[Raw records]

** BEGIN **

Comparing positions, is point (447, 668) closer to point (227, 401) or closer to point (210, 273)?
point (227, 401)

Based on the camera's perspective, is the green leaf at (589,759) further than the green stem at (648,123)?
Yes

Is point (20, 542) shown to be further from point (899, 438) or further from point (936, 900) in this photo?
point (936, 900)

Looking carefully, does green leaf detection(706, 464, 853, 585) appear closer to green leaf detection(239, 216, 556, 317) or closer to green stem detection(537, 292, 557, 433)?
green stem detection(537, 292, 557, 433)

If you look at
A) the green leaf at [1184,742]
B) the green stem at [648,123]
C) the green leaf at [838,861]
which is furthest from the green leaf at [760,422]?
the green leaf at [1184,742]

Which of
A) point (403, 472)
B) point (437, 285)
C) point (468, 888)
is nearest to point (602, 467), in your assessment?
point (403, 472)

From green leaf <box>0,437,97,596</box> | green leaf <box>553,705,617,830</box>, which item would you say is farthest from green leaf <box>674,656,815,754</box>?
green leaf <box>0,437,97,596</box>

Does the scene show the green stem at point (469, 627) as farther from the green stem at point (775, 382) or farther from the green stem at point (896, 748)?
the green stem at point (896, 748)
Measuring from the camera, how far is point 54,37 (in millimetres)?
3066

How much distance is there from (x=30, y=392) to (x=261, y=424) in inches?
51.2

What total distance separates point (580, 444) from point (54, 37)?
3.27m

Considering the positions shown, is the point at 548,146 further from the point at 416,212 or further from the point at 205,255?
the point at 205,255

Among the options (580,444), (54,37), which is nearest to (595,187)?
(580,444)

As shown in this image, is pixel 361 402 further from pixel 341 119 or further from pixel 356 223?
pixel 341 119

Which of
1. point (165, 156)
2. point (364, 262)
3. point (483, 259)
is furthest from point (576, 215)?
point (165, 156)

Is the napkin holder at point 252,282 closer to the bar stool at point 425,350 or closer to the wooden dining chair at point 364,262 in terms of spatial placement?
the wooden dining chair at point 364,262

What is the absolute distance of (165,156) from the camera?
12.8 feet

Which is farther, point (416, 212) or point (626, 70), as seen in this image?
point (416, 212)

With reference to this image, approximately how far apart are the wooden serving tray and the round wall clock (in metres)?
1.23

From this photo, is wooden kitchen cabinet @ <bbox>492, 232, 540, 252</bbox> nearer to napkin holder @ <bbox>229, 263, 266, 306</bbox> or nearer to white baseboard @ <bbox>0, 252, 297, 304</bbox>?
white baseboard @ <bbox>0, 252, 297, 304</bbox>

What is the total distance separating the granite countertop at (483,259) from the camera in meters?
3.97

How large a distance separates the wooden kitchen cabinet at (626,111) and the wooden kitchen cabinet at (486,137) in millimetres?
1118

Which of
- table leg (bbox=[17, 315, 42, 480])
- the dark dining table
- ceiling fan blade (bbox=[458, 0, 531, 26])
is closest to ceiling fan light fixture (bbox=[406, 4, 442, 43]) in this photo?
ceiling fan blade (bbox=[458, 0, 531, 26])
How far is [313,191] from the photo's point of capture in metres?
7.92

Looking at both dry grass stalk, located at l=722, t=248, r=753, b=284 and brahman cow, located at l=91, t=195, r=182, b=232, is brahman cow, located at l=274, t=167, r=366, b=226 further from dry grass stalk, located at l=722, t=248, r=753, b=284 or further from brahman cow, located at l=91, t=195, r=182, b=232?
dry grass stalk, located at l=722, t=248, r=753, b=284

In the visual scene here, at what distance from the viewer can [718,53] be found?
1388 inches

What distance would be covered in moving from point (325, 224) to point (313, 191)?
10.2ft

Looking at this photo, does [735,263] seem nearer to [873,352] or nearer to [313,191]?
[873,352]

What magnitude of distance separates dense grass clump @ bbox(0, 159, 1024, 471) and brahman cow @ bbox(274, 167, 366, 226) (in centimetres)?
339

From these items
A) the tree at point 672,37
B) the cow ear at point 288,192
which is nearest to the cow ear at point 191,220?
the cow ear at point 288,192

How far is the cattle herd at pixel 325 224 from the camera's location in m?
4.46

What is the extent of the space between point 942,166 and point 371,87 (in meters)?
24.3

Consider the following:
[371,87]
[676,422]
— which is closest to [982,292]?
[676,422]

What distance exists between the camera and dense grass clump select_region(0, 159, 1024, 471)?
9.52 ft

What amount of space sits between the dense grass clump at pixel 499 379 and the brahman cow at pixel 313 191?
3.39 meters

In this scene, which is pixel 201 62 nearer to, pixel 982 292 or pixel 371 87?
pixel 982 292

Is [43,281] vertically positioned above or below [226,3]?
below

** END **

> [TASK DIRECTIONS]
Rewrite all the rows above, swapping "further" for "farther" everywhere it occurs and leaving everything else unchanged.

> [SOLUTION TO THIS PROBLEM]
Comparing positions, is point (447, 668) closer to point (227, 401) or closer to point (210, 273)?
point (227, 401)

Based on the camera's perspective, is the green leaf at (589,759) farther than the green stem at (648,123)?
Yes

Is point (20, 542) shown to be farther from point (899, 438) or farther from point (936, 900) in this photo?
point (936, 900)

Looking carefully, does green leaf detection(706, 464, 853, 585) appear closer to green leaf detection(239, 216, 556, 317) or closer to green stem detection(537, 292, 557, 433)?
green stem detection(537, 292, 557, 433)

If you look at
A) the green leaf at [1184,742]
B) the green stem at [648,123]
C) the green leaf at [838,861]
which is furthest from the green leaf at [760,422]?
the green leaf at [1184,742]

Which of
A) point (403, 472)
B) point (437, 285)
C) point (468, 888)
is nearest to point (602, 467), in your assessment?
point (403, 472)

From green leaf <box>0,437,97,596</box> | green leaf <box>553,705,617,830</box>, which item would you say is farthest from green leaf <box>674,656,815,754</box>?
green leaf <box>0,437,97,596</box>

Does the scene show the green stem at point (469, 627) as farther from the green stem at point (775, 382) or farther from the green stem at point (896, 748)?
the green stem at point (896, 748)
Measuring from the camera, how far is point 54,37 (in millimetres)?
3066

How much distance is there from (x=30, y=392) to (x=261, y=424) in inches?
51.2

What total distance separates point (580, 444) from point (54, 37)?
3.27m

Considering the positions shown, is the point at 548,146 farther from the point at 416,212 or farther from the point at 205,255?
the point at 205,255

Among the options (580,444), (54,37), which is nearest to (595,187)?
(580,444)

As shown in this image, is pixel 361 402 farther from pixel 341 119 or farther from pixel 356 223?
pixel 341 119

Which of
1. point (165, 156)
2. point (364, 262)
3. point (483, 259)
is furthest from point (576, 215)?
point (165, 156)

Is the napkin holder at point 252,282 closer to the bar stool at point 425,350 or closer to the wooden dining chair at point 364,262 in terms of spatial placement?
the wooden dining chair at point 364,262

What is the absolute distance of (165,156) from the camera?
12.8 feet

Which is farther, point (416, 212) or point (626, 70), as seen in this image?
point (416, 212)

With reference to this image, approximately how far apart are the wooden serving tray and the round wall clock (in metres)?
1.23

From this photo, is wooden kitchen cabinet @ <bbox>492, 232, 540, 252</bbox> nearer to napkin holder @ <bbox>229, 263, 266, 306</bbox> or nearer to white baseboard @ <bbox>0, 252, 297, 304</bbox>?
white baseboard @ <bbox>0, 252, 297, 304</bbox>

What is the total distance separating the granite countertop at (483,259) from the camera in meters?
3.97

How large a distance separates the wooden kitchen cabinet at (626,111) and the wooden kitchen cabinet at (486,137) in millimetres?
1118

Which of
- table leg (bbox=[17, 315, 42, 480])
- the dark dining table
- ceiling fan blade (bbox=[458, 0, 531, 26])
is closest to ceiling fan light fixture (bbox=[406, 4, 442, 43]) in this photo?
ceiling fan blade (bbox=[458, 0, 531, 26])
How far is [313,191] from the photo's point of capture in metres?
7.92

Looking at both dry grass stalk, located at l=722, t=248, r=753, b=284 and brahman cow, located at l=91, t=195, r=182, b=232, is brahman cow, located at l=274, t=167, r=366, b=226 farther from dry grass stalk, located at l=722, t=248, r=753, b=284 or farther from brahman cow, located at l=91, t=195, r=182, b=232?
dry grass stalk, located at l=722, t=248, r=753, b=284

In the visual scene here, at what distance from the viewer can [718,53] be found?
1388 inches

What distance would be covered in moving from point (325, 224) to point (313, 191)?
10.2ft

Looking at this photo, does [735,263] seem nearer to [873,352] or nearer to [313,191]?
[873,352]

What magnitude of distance separates dense grass clump @ bbox(0, 159, 1024, 471) and brahman cow @ bbox(274, 167, 366, 226) (in centimetres)?
339

From these items
A) the tree at point 672,37
B) the cow ear at point 288,192
which is nearest to the cow ear at point 191,220?
the cow ear at point 288,192

How far is the cattle herd at pixel 325 224 from the camera's location in m?
4.46

What is the extent of the space between point 942,166 and point 371,87 (in meters)?
24.3

Consider the following:
[371,87]
[676,422]
— which is closest to [982,292]?
[676,422]

What distance exists between the camera and dense grass clump select_region(0, 159, 1024, 471)?
9.52 ft

What amount of space sits between the dense grass clump at pixel 499 379 and the brahman cow at pixel 313 191?
3.39 meters

In this scene, which is pixel 201 62 nearer to, pixel 982 292 or pixel 371 87?
pixel 982 292

Is [43,281] vertically positioned above or below [226,3]?
below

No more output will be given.